Die Wahrheit verkündigen,
den Glauben verteidigen

Predigten des H.H. Prof. Dr. Georg May

Glaubenswahrheit.org  

Predigtreihe: Über die Letzten Dinge (Teil 5)

7. März 1999

Die Auferstehung von den Toten

Im Namen des Vaters und des Sohnes und des Heiligen Geistes. Amen.

Geliebte im Herrn!

Der Tod ist das unwiderrufliche Ende des irdisch-zeitlichen Lebens. Die ganze irdische, zeithafte und raumhafte Lebensform wird durch den Tod ein für allemal angebrochen. Es wäre aber falsch, wenn man im Tode nur den Zerfall des stofflichen Lebens sähe. Auch die Seele wird im Tode verwandelt; denn sie ist ja eng auf den Leib verwiesen und mit ihm verbunden. Sie muß deswegen eine Veränderung erfahren, damit sie ohne den Leib leben kann. Diese Veränderung nimmt Gott im Tode vor. Er gestaltet die Seele so um, daß sie nun ohne den Leib, in dem sie gewohnt hatte, zu leben imstande ist. Der Tod ist aber nicht nur ein Ende, er ist auch ein Anfang; er ist der Anfang des jenseitigen Lebens. Und dieses jenseitige Leben ist ein Leben der Seele und des Leibes. Freilich gibt es eine Zwischenzeit, in der die Seele allein leben muß, aber sie wartet und harrt auf die endliche Vollendung, auf die Voll-Vollendung, auf die Voll-Erlösung, wenn sie nämlich ihren Leib wieder erhält, einen verwandelten, einen auferweckten Leib. Das ist das Ereignis, auf das wir warten: die Auferstehung des Fleisches. Die Kirche bekennt sich in den Glaubensbekenntnissen zu der Auferstehung von den Toten.

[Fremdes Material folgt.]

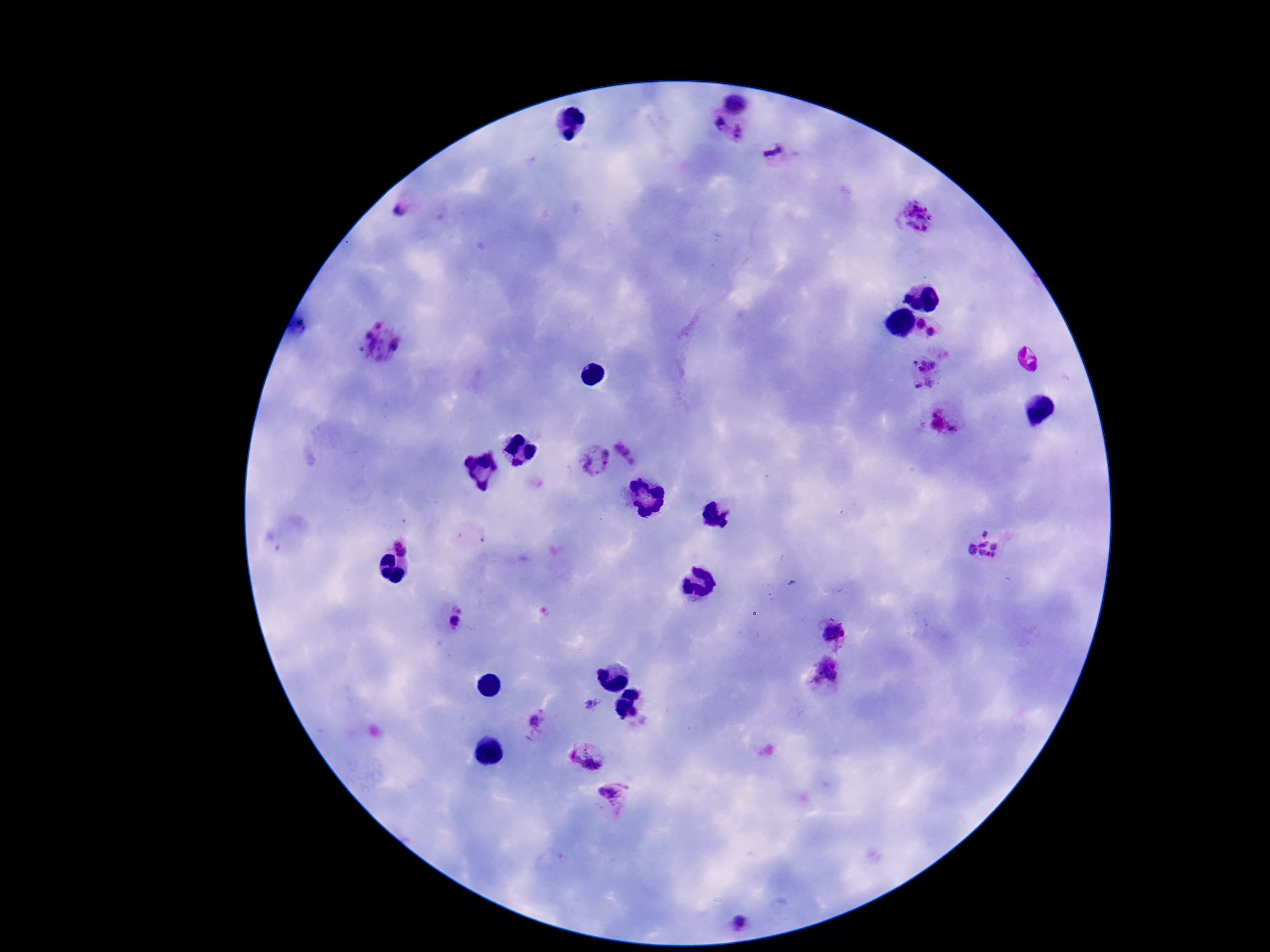

Approximate centers as (x, y) in pixels.
Plasmodium parasites: (738, 100), (719, 126), (741, 136), (776, 152), (404, 208), (921, 220), (922, 324), (932, 331), (380, 346), (1029, 360), (925, 373), (946, 419), (629, 454), (594, 460), (979, 545), (403, 547), (454, 616), (833, 633), (827, 671), (540, 722), (587, 756), (612, 795), (737, 922).

magnification = 100x
patient malaria status = positive
field of view = one from this slide
capture = smartphone camera through the microscope eyepiece
preparation = thick blood film
image size = 1270×952 pixels
stain = Giemsa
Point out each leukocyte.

Der Glaube an die Auferstehung der Toten ist dem Christentum eigentümlich. Es gibt keine andere Religion, die eine ähnliche, vergleichbare Vorstellung entwickelt hätte. Daß das Christentum einen solchen Glauben in sich trägt, verdankt es dem auferstandenen Christus. Weil Christus auferstanden ist, werden auch die zu Christus Gehörigen auferstehen. Christus ist das Urbild und die Ursache der Auferstehung von den Toten. Denn er hat den Tod grundsätzlich überwunden, er vermag ihn auch in allen anderen zu besiegen. Er ist durch den Tod hindurchgegangen und vom Vater im Himmel zum ewigen Leben leibhaftig erweckt worden. Er ist der Erstling, d.h. er ist der Erste aus einer unermeßlichen Reihe. Was an ihm geschieht, das muß auch an allen geschehen, die zu ihm gehören. Er ist die wirksame Ursache der Auferstehung von den Toten. Er ist das Haupt, das Haupt der Kirche und das Haupt der Schöpfung. Was an dem Haupte geschieht, das muß an allen Gliedern geschehen. Er ist der Anfang. Was der Anfang erfährt, das müssen alle, die nach ihm kommen, ebenfalls erfahren. Er ist der Herzog des Lebens, wie der Hebräerbrief sagt. Dem Herzog folgen alle die, die zu seiner Mannschaft gehören. So eng ist der Zusammenhang zwischen der Auferstehung Christi und der Auferstehung der Christen, daß man sagen kann: Wenn die Christen nicht auferstehen, ist auch Christus nicht auferstanden, dann ist töricht unser Glaube, dann ist töricht unsere Hoffnung, dann sind wir noch in unseren Sünden. Aber weil Christus auferstanden ist, werden auch die Christen auferstehen.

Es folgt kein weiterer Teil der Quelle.